Connington cleared his throat. "There are supply matters."

"In the morning," Rhaegar said. "Tonight I must dream, and see tomorrow early if the gods are kind."

Arthur turned. The hem of his cloak stirred the dust. He took a step outside the tent and stopped, gaze catching on the odd stillness of a lone gray horse beyond the canvas walls.

"Whose is that?" he asked, and the guard at the flap started as if slapped. 

The guardsmen reached out to take the reins in hand. "I'll return this stray immediately, Your Grace."

Lyanna slid back into her own body. She opened her eyes to Dacey's palm ready to cover her mouth if she startled.

"Six minutes and a half," Dacey said. "You owe me a story."

Lyanna told it in short pieces while she drank, and Dacey listened without comment until the end. "He wants you in a sept before his breakfast," she said. "Good. If he's that urgent, he's blind on his flanks."
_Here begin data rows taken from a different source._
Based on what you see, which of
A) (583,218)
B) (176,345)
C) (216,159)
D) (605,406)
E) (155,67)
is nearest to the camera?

Lyanna pressed her palms together and felt the roughness from training, the new calluses she had earned. "He believes the future will be bright if I am a door he opens."
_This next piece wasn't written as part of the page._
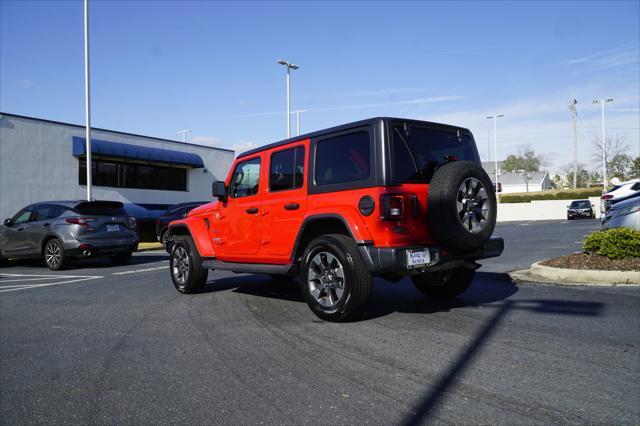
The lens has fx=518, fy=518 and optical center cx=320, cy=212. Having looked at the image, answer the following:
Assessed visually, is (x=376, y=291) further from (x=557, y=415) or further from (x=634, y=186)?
(x=634, y=186)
"Then we make him walk through a different door," Dacey said, grim and almost pleased. "We can bait it with the words he wants."

The flap shivered. Dijkstra thrust his head through without ceremony and hopped in. The Whent guards did not seem to bar wildlife.

"Many tents," he announced. "Many opinions. The cooks favor pork. The Dornish favor quiet knives. The Lychesters favor shouting. I favor fish."

Dacey tossed him a shrimp from their unfinished dinner. "We favor peace."

"Peace is not on the menu," Dijkstra said, and swallowed the seafood whole. "Riders went northwest with neat little orders, and a great deal of gold. One goes south for a fat holy man who likes to be carried."

Lyanna wiped her mouth on the back of her hand and pulled writing implements onto the table. "Then we must act before that fat man ties me down. How about we share a verse that sounds like truth?"

Dacey sat with her back to the pole, eyes on the entrance. "Make it clear, prophecies are always too confusing," she said. "And make it pretty. Men remember pretty lies longer."

"To sell this future, a bit of theatre could help." Lyanna suggested. "Dijkstra, care to expand your pranking to the realm of prophecy?"

Dijkstra clicked his beak. "I can be wise and holy." He hopped to the pole, fluffed once, then caught himself.

Lyanna's quill scratched ideas onto parchment.

She turned her head toward Dacey. "If this fails, we run."

"If this fails," Dacey clarified, "we break his nose and run. It's about time someone knocked that prince down a peg."

Lyanna almost smiled. "Old Gods," she whispered, not loud enough to carry beyond cloth, "let this lie hold until the truth can stand."

Outside, the harp found a melody. The song did not sound like destiny. It sounded like a man practicing because he could not sleep.